5. An organic LED display device according to claim 4, wherein
after the associated one of said thin film transistors is in a
non-conducting state, a voltage of associated second common
electrode is changed so that said associated one of the organic LED
devices emits light.
6. An organic LED display device according to claim 4, wherein a
voltage fluctuation applied to said common electrode of said
storage capacitors in each of the rows is a Square Wave.
7. An organic LED display device according to claim 4, wherein a
voltage fluctuation applied to said common electrode of said
storage capacitors in each of the rows is a ramp wave.
-- -- --
[AIM]
Carry on the organic LED display device claims after claim 7, writing the next claim in the same style. The listing that comes next is from a separate, unrelated source.

[DATA]
-- -- --
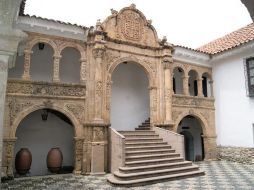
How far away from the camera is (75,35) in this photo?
10.6 m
-- -- --
[FINAL RESULT]
8. An organic LED display device comprising thin film transistors
in which a plurality of gate lines and a plurality of data lines
intersecting said plurality of gate lines are provided on a
substrate, pixels are defined in a matrix by said plurality of gate
lines and said plurality of data lines, and a gate scanning signal
is applied to said pixels through said gate lines, respectively;
and light emitting devices each of which emits light by a driving
current, which is caused to flow between an associated one of pixel
electrodes formed in connection with said pixels and an associated
one of counter electrodes opposite to the respective pixel
electrodes, and each of said pixel electrodes is connected to one
of said thin film transistors, wherein each of said light emitting
devices is an organic LED device, and for a part of a period of
time when the associated one of said organic LED devices is in the
non-light emission state, and when at least one other organic LED
device of said display device is in the light emission state, a
bias voltage is applied to said associated one organic LED device
having a polarity reverse to the polarity of said bias voltage
applied to said associated one organic LED device in the light
emission state.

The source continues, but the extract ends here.